Brief — Pull out every line of the entries below that contains the string "crop", matching case exactly.

Data rows —
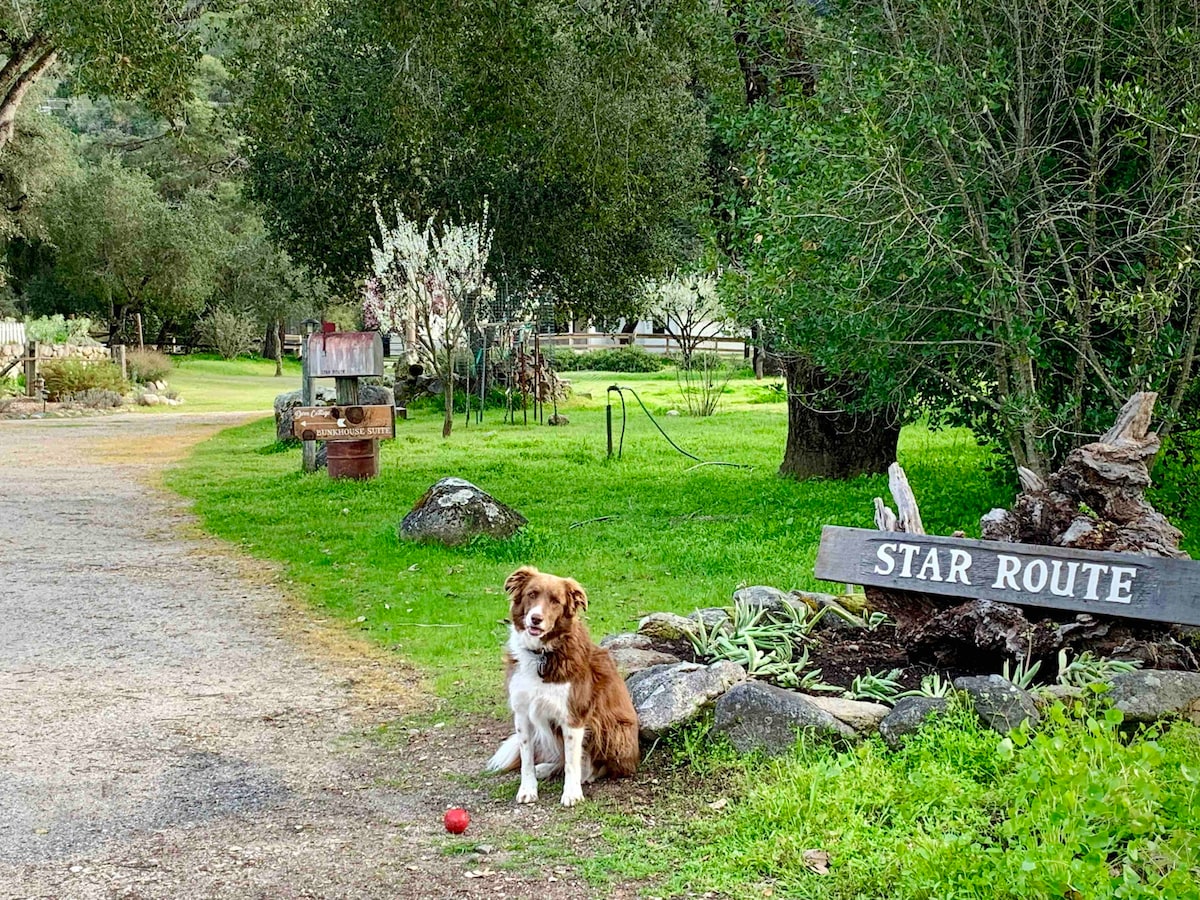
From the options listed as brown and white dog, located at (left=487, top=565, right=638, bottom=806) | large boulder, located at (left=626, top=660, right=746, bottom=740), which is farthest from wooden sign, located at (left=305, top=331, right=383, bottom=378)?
...
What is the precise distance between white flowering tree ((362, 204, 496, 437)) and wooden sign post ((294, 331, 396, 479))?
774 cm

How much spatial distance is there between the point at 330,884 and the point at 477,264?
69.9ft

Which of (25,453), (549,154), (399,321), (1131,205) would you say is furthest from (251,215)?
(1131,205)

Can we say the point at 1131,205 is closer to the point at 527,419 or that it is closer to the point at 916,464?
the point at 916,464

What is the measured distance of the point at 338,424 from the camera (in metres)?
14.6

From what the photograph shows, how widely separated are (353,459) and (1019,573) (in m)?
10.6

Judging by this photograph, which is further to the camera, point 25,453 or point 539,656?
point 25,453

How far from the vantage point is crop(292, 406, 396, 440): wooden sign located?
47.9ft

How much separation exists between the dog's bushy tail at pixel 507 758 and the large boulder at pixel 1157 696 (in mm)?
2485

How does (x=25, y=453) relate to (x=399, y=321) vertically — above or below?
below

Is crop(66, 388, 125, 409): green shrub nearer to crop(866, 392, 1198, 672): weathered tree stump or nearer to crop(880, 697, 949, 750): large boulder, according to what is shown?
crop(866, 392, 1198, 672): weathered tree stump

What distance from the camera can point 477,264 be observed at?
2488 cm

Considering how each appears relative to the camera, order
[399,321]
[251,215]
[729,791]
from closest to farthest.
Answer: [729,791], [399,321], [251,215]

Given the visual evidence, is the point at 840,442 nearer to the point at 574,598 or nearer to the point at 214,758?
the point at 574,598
* * *
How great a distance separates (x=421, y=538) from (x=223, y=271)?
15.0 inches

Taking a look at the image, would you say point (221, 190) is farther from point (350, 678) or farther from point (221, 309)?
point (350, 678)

Full answer —
How far from the vantage point is crop(292, 406, 396, 440): wooden sign located?
Is crop(66, 388, 125, 409): green shrub nearer to crop(866, 392, 1198, 672): weathered tree stump or nearer to crop(880, 697, 949, 750): large boulder, according to what is shown?
crop(866, 392, 1198, 672): weathered tree stump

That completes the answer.